# NGD - 1951 Gibson J-50 (and my CITES journey)



## fogdart (Mar 22, 2017)

I don’t normally post NGD threads, but I figured aside from seeing my sweet new axe I could also help to answer questions regarding the CITES import process...

About 6 weeks ago I bought this beautiful guitar from Chicago Music Exchange. After playing every pre 1955 Gibson J-45/SJ/J-50 for sale in the GTA (and be underwhelmed by all of them) I took to the internet. I called all of the shops south of the border that I figured would have a few Gibby slope shoulders to chose from. I asked the sales guys to describe the tone of the guitars in question. Most of them were described as “punchy” or “mid pushed”. I was waiting for one to be described as bright, balanced, and open. David at CME described a whack of Gibby’s to me and only one of them he described the way I wanted him to (without any prompting). I asked him to tell me more about it, and he said that it was the best J45/50/SJ that he’s played in his time at CME. Anyway, we quickly struck a deal and the next thing you know I’m applying for a CITES import permit from the Canadian gov.

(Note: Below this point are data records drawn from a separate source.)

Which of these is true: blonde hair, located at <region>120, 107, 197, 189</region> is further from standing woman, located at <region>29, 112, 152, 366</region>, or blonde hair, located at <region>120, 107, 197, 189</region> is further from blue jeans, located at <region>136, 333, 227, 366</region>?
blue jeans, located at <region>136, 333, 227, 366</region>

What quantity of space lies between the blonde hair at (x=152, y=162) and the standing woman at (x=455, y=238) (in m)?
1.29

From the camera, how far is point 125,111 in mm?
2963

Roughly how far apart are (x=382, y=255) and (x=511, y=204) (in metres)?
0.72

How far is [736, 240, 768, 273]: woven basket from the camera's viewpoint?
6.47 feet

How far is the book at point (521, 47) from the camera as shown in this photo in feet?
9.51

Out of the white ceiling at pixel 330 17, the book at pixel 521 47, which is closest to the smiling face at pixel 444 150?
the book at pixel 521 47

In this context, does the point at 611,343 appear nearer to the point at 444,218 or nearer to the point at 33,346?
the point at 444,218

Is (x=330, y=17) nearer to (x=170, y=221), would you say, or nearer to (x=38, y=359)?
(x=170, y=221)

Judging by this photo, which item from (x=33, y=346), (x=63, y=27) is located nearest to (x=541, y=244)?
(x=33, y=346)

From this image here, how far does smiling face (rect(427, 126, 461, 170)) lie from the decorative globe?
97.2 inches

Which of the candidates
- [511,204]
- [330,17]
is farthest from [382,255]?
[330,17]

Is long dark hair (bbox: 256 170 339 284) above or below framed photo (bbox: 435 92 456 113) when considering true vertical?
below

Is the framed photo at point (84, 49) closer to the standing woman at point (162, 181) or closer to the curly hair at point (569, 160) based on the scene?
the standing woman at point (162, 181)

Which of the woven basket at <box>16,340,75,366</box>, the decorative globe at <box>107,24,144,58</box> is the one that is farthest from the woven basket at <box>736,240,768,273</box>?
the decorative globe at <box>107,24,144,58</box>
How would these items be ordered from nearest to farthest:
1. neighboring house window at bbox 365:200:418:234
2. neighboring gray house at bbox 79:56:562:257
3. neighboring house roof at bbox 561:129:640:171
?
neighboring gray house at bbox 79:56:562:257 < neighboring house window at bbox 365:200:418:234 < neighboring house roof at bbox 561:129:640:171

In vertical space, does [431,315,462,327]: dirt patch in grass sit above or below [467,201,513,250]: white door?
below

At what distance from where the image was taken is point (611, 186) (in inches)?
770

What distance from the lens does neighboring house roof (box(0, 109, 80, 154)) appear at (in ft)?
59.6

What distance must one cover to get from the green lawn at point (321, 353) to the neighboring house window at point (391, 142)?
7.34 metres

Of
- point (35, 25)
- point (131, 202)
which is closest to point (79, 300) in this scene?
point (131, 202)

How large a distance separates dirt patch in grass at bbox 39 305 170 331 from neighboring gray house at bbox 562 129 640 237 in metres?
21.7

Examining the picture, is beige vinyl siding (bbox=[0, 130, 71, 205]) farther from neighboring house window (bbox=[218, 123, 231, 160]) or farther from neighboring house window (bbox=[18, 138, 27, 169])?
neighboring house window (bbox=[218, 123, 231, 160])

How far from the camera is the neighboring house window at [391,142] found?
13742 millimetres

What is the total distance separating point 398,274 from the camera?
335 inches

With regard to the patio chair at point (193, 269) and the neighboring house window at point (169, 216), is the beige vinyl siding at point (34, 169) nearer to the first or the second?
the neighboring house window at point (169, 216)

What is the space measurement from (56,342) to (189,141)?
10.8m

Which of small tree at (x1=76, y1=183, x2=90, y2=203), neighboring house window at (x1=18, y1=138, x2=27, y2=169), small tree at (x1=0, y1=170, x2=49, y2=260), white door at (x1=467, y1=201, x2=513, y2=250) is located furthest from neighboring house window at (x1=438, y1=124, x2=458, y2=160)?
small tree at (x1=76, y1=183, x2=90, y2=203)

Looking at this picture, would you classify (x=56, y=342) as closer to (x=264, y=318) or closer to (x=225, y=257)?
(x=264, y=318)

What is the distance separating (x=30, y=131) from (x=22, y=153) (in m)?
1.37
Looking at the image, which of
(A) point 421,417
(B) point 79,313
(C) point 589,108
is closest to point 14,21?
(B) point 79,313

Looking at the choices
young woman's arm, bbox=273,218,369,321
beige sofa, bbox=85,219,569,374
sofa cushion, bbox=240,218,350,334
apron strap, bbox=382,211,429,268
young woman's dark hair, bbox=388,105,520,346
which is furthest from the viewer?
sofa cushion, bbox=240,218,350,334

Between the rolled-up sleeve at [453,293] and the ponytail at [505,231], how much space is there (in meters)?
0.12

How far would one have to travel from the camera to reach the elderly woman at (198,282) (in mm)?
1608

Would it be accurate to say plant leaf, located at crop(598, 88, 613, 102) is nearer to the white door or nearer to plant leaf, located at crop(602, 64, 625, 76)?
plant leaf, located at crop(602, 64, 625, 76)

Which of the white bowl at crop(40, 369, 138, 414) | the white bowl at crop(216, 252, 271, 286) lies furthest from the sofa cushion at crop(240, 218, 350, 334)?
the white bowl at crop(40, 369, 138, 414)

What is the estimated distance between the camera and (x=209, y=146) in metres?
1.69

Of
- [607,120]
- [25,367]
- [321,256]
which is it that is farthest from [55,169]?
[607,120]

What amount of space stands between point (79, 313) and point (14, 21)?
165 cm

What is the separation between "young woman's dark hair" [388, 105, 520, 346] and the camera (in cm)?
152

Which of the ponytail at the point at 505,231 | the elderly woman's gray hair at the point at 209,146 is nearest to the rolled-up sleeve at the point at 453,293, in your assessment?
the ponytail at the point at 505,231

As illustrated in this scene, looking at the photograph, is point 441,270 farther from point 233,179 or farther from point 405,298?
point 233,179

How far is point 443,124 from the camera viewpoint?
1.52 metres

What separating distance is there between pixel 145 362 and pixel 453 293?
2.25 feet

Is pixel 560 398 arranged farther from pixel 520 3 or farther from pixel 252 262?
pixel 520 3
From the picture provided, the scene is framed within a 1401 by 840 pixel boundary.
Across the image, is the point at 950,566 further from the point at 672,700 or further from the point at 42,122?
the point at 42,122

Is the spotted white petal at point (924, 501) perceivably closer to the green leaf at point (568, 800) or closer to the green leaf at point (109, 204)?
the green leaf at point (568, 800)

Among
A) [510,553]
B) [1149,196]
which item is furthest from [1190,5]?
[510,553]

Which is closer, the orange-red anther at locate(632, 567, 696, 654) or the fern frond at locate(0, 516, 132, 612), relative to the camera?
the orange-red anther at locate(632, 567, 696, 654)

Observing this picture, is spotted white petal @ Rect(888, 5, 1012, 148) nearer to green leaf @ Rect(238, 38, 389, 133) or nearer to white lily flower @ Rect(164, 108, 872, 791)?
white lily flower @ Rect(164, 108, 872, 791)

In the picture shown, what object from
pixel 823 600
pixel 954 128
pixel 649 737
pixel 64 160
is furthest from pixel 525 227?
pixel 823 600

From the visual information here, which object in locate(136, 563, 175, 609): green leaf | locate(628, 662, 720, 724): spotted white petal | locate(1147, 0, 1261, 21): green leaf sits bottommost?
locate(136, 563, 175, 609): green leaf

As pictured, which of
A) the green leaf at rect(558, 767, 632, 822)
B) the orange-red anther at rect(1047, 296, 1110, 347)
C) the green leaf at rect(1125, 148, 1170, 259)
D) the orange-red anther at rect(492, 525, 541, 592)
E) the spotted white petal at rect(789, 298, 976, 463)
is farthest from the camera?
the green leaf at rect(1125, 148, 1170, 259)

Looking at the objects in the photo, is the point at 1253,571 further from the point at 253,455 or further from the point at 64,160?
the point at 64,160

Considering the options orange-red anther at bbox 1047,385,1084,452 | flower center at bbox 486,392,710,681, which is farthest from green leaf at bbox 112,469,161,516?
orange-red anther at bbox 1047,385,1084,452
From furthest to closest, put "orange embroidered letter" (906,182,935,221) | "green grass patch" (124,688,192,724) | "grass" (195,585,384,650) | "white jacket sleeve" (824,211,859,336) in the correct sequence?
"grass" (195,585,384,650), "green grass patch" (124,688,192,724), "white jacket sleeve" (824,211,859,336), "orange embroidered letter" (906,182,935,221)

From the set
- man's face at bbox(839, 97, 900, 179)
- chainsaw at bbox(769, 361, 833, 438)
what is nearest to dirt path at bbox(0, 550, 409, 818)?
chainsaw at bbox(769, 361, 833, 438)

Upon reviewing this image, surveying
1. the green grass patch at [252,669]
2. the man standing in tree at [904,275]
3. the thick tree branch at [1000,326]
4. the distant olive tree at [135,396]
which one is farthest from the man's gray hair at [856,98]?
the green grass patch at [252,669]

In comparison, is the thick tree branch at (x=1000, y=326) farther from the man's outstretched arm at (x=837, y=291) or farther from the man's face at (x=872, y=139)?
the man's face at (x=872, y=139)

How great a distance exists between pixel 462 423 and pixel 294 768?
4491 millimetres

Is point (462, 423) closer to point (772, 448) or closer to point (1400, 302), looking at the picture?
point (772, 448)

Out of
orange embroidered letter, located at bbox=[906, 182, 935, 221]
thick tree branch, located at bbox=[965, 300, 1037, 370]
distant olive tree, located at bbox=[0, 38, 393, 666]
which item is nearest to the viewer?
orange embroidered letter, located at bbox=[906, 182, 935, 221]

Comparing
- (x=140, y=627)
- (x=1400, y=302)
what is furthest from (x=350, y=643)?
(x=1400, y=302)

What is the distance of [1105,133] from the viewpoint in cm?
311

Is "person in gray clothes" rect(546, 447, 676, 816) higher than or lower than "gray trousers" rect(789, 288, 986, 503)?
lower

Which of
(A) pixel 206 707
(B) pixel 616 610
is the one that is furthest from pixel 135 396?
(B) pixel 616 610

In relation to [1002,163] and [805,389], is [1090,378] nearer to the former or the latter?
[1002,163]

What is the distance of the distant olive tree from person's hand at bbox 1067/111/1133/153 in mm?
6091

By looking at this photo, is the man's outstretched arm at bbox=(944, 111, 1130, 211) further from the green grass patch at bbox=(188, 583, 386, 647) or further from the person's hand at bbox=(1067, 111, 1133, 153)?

When browsing the gov website it seemed as if the CITES stuff was in a dusty corner that was almost forgotten about. After trying to download the PDF version of the application form and finding that it was not available, I called a 1-800 and left a message for the CITES office. A few days later my call was returned and I was emailed the application form (this seemed like standard practice). The form was tricky to figure out, and obviously targeted to importers of lumber. Not your average one-time shopper like me. After some back and forth with an employee at the CITES office I submitted my application form along with an original copy of the sales ad from CME, photos of the guitar, a picture of the serial number, and a copy of the US export permit (provided by CME).

Fast forward 6 weeks and my import permit arrives at my door. CME had been holding the guitar while I waited for the paperwork to come thru. Along with the permit there was a vague instruction sheet stating that the ORIGINAL COPY of the import permit had to accompany the item (my guitar in this case) as it crossed the border. I was about to FedEx overnight the paperwork to CME, but given how the whole thing had gone up to this point, I figured I’d better call the CITES office and double check. The CITES office actually had no idea how this worked and put me thru to the Canadian Border Services Agency. The supervisor at the CBSA told me that I needed to hold on to the import permit and that I would be contacted by the courier when my guitar got stopped at the border. I expressed that I wanted to have my guitar shipped directly to my house, and he said that’s not possible. The way it works is that the guitar gets stopped at customs and then the importer has to bring his permit to customs in person to pick up the guitar.

So, I sent an email to CME and told them to ship the guitar. Within an hour it was on the move with UPS. Much to my surprise, three days (and a massive HST charge) later the guitar arrives at my door. Unopened by customs. Completely ignored. All of that CITES garbage for nothing.

If any forum members would like help filling out the CITES import paperwork I’d be glad to help. Though I now know it’s a bit of a farce. I think the last thing customs officials care about is a hundred grams of Brazilian Rosewood. A shipment of 30 logs is different story.


----------



## oldjoat (Apr 4, 2019)

that "accompany the guitar" refers to people traveling with the instrument / species/ specimen/ etc 

as in personally buying it in the US , travel across the US border and stop at Canadian customes , declare the item , they inspect and verify with the permit, assess duties / taxes ... and you're on your way .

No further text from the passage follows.